PROVIDED TEXT
::::
We all know someone who's gotten a "breakup haircut" after a dramatic split. Whether you've gone through the transformation yourself or have been dragged to the salon by a close friend to experience the phenomena first-hand, there's something about chopping it all off that signals this new freedom.
While there's no denying that a breakup haircut can feel liberating and transformative, can it actually be beneficial to your mental health? Is there a psychological reason it feels so therapeutic? Turns out, the idea for a cut comes from a common need for a fresh start.
"People sometimes will look for something tangible to demonstrate the closing of a chapter or the beginning of a new one, and your hair is one of the most obvious ways to do it as everyone will notice," Christie Ferrari, also known as Dr. C, clinical psychologist and blogger, told POPSUGAR. "Who doesn't want to look their best post-break up?"
Psychotherapist Daryl Appleton, MD, added, "When we change something about our appearance, we tend to attract more attention, either positive or negative. Regardless this reinforcement helps us not only feel seen but also can act as a signal to others that something has changed."
"When we feel physically or emotionally hurt, it is a natural reaction to want to change or redirect to avoid this pain."
People have a lot of different coping mechanisms when it comes to dealing with the stress of a breakup — taking up a new hobby, shopping for new clothes, hitting the gym more — and changing your hair is just one of them. "When we feel physically or emotionally hurt, it is a natural reaction to want to change or redirect to avoid this pain," said Dr. Appleton. "Emotional hurt is much harder to change or redirect, so we tend to focus on the more tangible physical changes. It allows for some more immediate release and relief."
::::
EXTRACTED INFORMATION
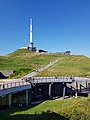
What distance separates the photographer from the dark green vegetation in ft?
147

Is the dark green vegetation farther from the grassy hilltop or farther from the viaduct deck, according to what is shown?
the grassy hilltop

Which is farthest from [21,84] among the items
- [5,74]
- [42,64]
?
[42,64]

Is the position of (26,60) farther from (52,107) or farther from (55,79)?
(52,107)

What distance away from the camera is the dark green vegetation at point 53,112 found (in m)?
44.7

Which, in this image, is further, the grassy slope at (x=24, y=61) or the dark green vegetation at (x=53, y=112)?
the grassy slope at (x=24, y=61)

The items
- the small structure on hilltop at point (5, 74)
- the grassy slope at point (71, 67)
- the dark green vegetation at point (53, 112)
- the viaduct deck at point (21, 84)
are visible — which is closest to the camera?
the dark green vegetation at point (53, 112)

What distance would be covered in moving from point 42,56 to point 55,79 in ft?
256

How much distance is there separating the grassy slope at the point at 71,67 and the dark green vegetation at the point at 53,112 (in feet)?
134

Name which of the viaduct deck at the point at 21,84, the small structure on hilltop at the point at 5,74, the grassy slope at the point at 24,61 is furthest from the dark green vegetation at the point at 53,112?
the grassy slope at the point at 24,61

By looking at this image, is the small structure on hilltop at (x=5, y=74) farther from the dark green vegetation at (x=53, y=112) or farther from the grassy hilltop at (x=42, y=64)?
the dark green vegetation at (x=53, y=112)

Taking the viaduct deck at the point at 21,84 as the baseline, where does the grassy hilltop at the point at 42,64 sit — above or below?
above

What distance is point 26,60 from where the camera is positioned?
5581 inches

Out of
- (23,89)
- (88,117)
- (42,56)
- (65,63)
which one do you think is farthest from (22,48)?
(88,117)

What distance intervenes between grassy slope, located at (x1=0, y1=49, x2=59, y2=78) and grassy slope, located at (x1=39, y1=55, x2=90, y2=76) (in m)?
8.71
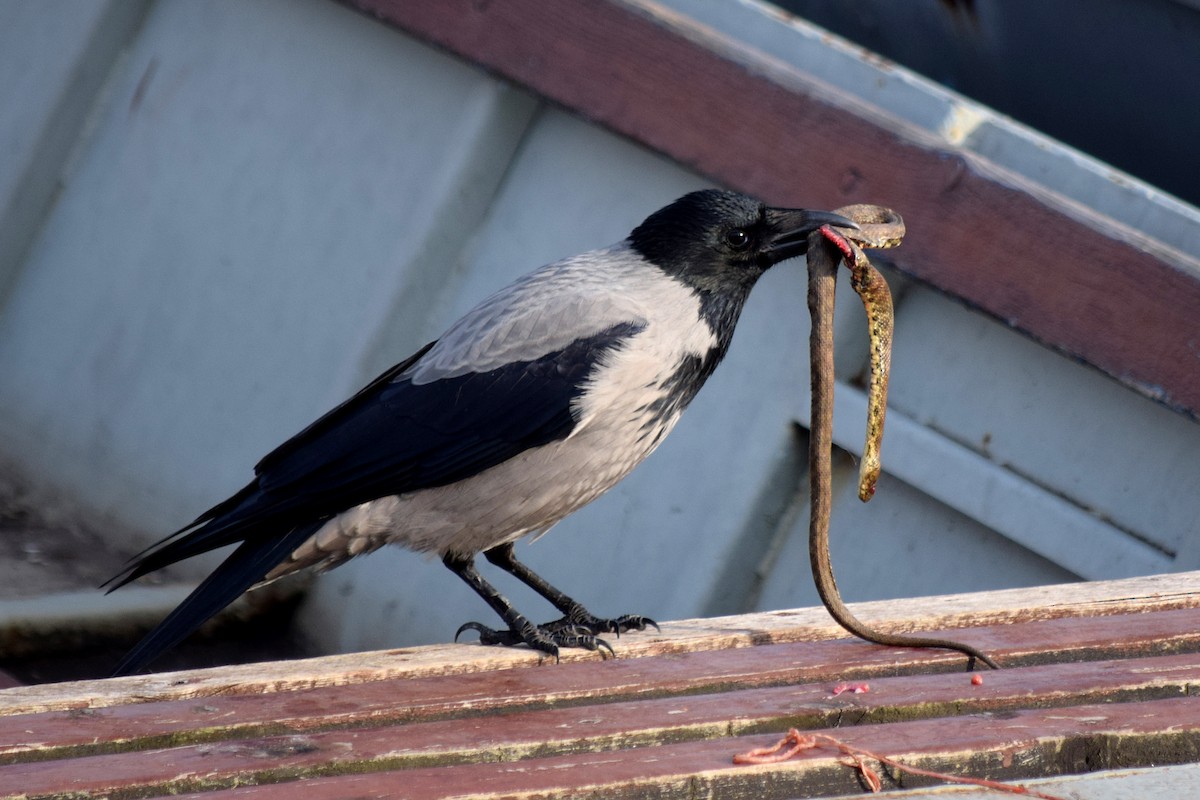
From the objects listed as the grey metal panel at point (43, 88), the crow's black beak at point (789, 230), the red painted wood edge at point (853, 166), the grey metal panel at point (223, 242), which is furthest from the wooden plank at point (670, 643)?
the grey metal panel at point (43, 88)

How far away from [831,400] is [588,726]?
2.30 feet

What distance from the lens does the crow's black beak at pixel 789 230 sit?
3043 mm

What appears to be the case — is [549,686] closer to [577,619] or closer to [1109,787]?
[577,619]

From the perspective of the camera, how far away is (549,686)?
7.73ft

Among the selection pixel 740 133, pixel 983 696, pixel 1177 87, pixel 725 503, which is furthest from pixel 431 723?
pixel 1177 87

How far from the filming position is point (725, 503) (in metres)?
4.21

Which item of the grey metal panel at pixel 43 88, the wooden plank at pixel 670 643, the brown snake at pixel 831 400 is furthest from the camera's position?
the grey metal panel at pixel 43 88

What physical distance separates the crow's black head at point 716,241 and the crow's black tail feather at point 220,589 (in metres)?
0.93

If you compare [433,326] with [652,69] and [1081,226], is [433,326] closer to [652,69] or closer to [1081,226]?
[652,69]

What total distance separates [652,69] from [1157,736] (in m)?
2.72

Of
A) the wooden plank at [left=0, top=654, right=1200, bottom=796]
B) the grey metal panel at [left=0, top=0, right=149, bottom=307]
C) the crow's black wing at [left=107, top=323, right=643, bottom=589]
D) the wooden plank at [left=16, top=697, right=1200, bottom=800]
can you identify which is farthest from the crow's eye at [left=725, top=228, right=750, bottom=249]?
the grey metal panel at [left=0, top=0, right=149, bottom=307]

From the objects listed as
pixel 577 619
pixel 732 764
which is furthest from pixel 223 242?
pixel 732 764

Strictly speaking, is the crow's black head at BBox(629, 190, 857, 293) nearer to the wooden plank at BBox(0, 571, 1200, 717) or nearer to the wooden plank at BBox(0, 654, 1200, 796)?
the wooden plank at BBox(0, 571, 1200, 717)

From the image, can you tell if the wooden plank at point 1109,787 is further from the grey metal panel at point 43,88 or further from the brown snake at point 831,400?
the grey metal panel at point 43,88
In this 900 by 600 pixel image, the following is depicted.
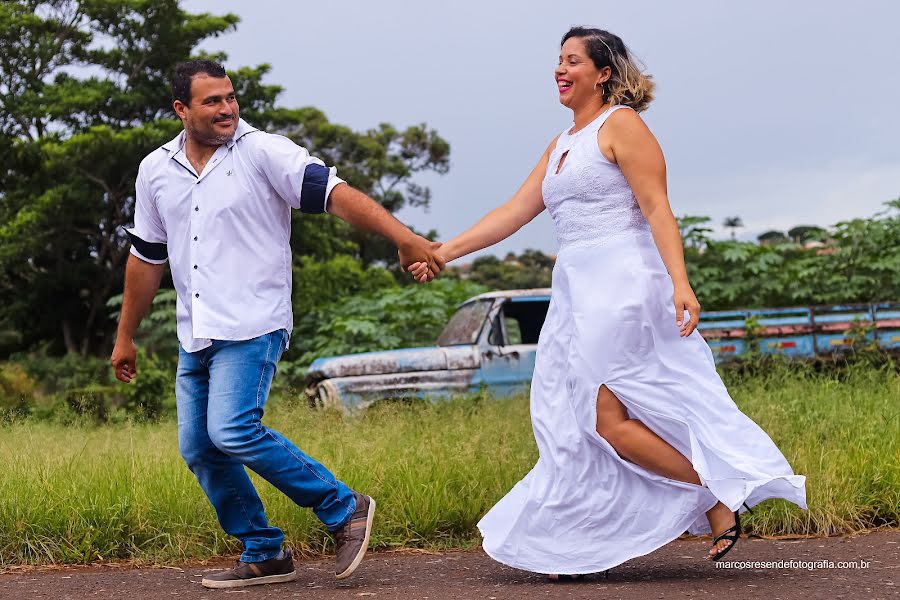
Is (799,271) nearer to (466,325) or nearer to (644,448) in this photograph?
(466,325)

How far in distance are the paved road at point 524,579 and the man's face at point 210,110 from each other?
1.80 metres

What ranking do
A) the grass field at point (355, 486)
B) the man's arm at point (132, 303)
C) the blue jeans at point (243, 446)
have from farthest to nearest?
the grass field at point (355, 486)
the man's arm at point (132, 303)
the blue jeans at point (243, 446)

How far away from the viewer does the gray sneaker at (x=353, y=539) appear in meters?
4.31

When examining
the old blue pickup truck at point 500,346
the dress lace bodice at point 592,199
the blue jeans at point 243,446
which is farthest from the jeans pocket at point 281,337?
the old blue pickup truck at point 500,346

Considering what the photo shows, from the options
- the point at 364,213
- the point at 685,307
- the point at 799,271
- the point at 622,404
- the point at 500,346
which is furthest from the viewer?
the point at 799,271

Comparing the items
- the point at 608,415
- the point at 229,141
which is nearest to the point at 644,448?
the point at 608,415

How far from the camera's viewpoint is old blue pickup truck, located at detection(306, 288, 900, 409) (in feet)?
35.7

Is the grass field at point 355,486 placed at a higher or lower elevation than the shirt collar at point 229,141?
lower

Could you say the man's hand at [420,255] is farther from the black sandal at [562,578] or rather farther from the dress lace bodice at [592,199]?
the black sandal at [562,578]

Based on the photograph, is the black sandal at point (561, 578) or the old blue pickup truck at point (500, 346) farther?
the old blue pickup truck at point (500, 346)

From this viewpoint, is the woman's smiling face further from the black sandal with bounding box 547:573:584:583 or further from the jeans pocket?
the black sandal with bounding box 547:573:584:583

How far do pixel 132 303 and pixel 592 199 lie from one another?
6.59 ft

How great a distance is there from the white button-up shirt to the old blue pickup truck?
18.9 feet

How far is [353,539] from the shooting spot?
14.3 ft
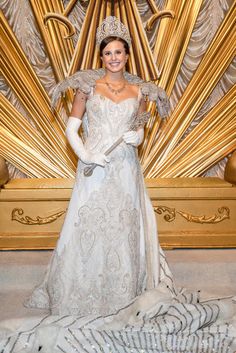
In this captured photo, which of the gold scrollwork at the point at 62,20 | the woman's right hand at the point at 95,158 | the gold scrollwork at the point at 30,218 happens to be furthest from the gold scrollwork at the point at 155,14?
the woman's right hand at the point at 95,158

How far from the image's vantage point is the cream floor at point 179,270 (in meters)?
3.46

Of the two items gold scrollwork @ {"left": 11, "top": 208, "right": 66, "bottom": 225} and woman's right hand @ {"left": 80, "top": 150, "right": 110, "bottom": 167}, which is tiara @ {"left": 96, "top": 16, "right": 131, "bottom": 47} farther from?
gold scrollwork @ {"left": 11, "top": 208, "right": 66, "bottom": 225}

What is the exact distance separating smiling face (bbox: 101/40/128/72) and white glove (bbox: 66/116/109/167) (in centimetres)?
29

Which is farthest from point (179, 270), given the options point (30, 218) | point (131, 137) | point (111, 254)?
point (131, 137)

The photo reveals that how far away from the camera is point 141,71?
14.7 feet

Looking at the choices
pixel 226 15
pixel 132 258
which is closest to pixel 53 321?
pixel 132 258

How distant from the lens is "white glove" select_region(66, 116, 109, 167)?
2818mm

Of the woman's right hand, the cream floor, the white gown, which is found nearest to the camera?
the white gown

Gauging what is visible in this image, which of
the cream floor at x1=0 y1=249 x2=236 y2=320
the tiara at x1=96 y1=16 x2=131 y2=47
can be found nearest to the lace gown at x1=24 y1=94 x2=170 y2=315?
the tiara at x1=96 y1=16 x2=131 y2=47

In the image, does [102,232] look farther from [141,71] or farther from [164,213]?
[141,71]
::::
WHAT TO DO
A – Answer these questions from the article on breakup haircuts:
(i) By what other name is Christie Ferrari known?
(ii) Apart from changing your hair, which coping mechanisms for breakup stress does the article list?
(iii) According to Daryl Appleton, what do we tend to attract when we change something about our appearance?
B – Shorten the paragraph of the article on breakup haircuts that opens with "People have a lot of different coping mechanisms" while keeping its main facts.
C – Return the part of the article on breakup haircuts that begins at the words "While there's no" and stops after "a fresh start.", copied word for word.
Rely only on the article on breakup haircuts.

ANSWERS TO THE EXERCISE
A –
(i) Dr. C
(ii) Taking up a new hobby, shopping for new clothes, and hitting the gym more
(iii) More attention, either positive or negative

B – Changing your hair is one of several ways people cope with breakup stress. Others are taking up a hobby, buying new clothes, and going to the gym more. Dr. Appleton said it is natural to want to change or redirect to avoid physical or emotional pain. Because emotional hurt is harder to change, people turn to tangible physical changes, which bring more immediate release and relief.

C –
While there's no denying that a breakup haircut can feel liberating and transformative, can it actually be beneficial to your mental health? Is there a psychological reason it feels so therapeutic? Turns out, the idea for a cut comes from a common need for a fresh start.